# Want to train in mma-Derby



## stef1967 (Jul 26, 2010)

You want to train in mma in Derbyshire but not sure where to train. You need a gym thats equipped,that can offer both ground skills,stand up fighting skill's and conditioning programmes then we offer plenty for all whether new to the sport or have been training a while.

We train with a "no-ego" policy so everyone need's to adhere to this.

We offer mma classes monday 6:00-7:30 on mondays & wednesdays,and mma conditioning circuits fridays 5:00-6:00pm followed by mma fridays 6:00-7:30pm. These classes are taught by curent British lightweight mma champion Paul Ramos, along with coaches Ant Bridgett and Gaz Wilson.

The stand up thai-kickboxing is all taught by English full contact champion,Stef Rowland and top rated fighter Craig "fearless" Freeman.

Our combat spots centre is based in central Derby and is a full time facility with 15ft cage, 14 boxing ring, 12 bags, 60 sets of thai pads, 40 sets of focus pads 30 skipping ropes, four treadmills, six cross trainers and a weights/fitness area, changing rooms and toliets.

We offer personal tuition,fighter management and sponsorship for training.

To join our championship,friendly,no ego team please e-mail me at [email protected]


----------



## ryanjvt (May 2, 2010)

nice to see a well run gym....


----------



## stef1967 (Jul 26, 2010)

Thank you. We run three mma sessions per week, two conditioning and three full contact thai kickboxing classes per week. We have a great training atmosphere and team spirit at the academy


----------



## RichCook (Oct 19, 2008)

Is there a membership fee or is it pay as you play sort of thing.

Also, if there is no way for me to get to derby every week are there any other decent MMA gyms you could point me towards.


----------



## PrideNeverDies (Sep 28, 2008)

Im sure there is a club called sheffield shoot fighters

there is a gym called the forge

Welcome to The Forge Martial Arts website

and a gym called wild mma


----------
-- -- --
> [TASKS AND EXERCISES]
- A) Copy out the passage of the Derby MMA thread between "We offer mma" and "and Gaz Wilson.", inclusive.
- B) Translate this sentence from the Derby MMA thread into Spanish: "Is there a membership fee or is it pay as you play sort of thing."
-- -- --
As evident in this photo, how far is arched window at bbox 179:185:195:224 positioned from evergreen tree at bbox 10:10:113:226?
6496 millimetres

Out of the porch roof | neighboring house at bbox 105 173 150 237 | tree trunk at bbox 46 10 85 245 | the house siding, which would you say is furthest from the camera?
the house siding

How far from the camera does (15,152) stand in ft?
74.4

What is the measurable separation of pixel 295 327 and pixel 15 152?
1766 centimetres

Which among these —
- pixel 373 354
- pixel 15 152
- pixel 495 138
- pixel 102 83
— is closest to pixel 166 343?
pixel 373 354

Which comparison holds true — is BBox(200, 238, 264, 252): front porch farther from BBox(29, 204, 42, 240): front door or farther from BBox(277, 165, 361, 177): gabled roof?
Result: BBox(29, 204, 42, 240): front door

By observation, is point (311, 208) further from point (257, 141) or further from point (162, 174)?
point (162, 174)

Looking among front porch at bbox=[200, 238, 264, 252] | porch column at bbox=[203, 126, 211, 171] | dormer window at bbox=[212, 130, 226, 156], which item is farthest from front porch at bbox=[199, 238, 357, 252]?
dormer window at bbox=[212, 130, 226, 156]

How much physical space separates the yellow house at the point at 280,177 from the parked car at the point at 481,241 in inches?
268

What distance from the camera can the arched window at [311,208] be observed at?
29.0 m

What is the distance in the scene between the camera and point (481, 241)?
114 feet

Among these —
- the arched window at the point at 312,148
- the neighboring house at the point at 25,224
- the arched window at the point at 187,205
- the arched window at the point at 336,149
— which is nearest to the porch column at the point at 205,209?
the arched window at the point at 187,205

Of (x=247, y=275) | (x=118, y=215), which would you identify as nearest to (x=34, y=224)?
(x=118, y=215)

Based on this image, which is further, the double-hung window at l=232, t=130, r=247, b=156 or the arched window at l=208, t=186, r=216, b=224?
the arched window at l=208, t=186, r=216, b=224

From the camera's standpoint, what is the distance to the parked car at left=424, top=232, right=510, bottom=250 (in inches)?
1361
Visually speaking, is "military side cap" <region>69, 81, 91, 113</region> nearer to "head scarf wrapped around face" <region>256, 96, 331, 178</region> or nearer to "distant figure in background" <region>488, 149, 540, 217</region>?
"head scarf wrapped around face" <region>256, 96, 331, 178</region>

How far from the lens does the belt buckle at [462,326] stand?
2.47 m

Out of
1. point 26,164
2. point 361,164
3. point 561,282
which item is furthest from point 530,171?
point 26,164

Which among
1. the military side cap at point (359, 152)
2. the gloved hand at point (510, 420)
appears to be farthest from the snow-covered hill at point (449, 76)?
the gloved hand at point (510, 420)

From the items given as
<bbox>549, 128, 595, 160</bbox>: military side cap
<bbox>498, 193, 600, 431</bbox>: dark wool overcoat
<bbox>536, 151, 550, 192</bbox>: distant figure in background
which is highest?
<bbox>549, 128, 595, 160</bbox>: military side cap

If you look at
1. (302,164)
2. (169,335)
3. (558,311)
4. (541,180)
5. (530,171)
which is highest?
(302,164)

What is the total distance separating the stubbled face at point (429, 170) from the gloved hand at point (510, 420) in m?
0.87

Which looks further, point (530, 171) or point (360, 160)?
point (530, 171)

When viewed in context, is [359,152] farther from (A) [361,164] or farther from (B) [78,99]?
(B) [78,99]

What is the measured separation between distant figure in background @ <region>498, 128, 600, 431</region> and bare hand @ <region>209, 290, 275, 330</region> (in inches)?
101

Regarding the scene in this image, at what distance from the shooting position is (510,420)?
-- -- --
> [RESPONSES FOR EACH TASK]
- A)
We offer mma classes monday 6:00-7:30 on mondays & wednesdays,and mma conditioning circuits fridays 5:00-6:00pm followed by mma fridays 6:00-7:30pm. These classes are taught by curent British lightweight mma champion Paul Ramos, along with coaches Ant Bridgett and Gaz Wilson.

- B) ¿Hay una cuota de membresía o es algo del tipo pagar por sesión?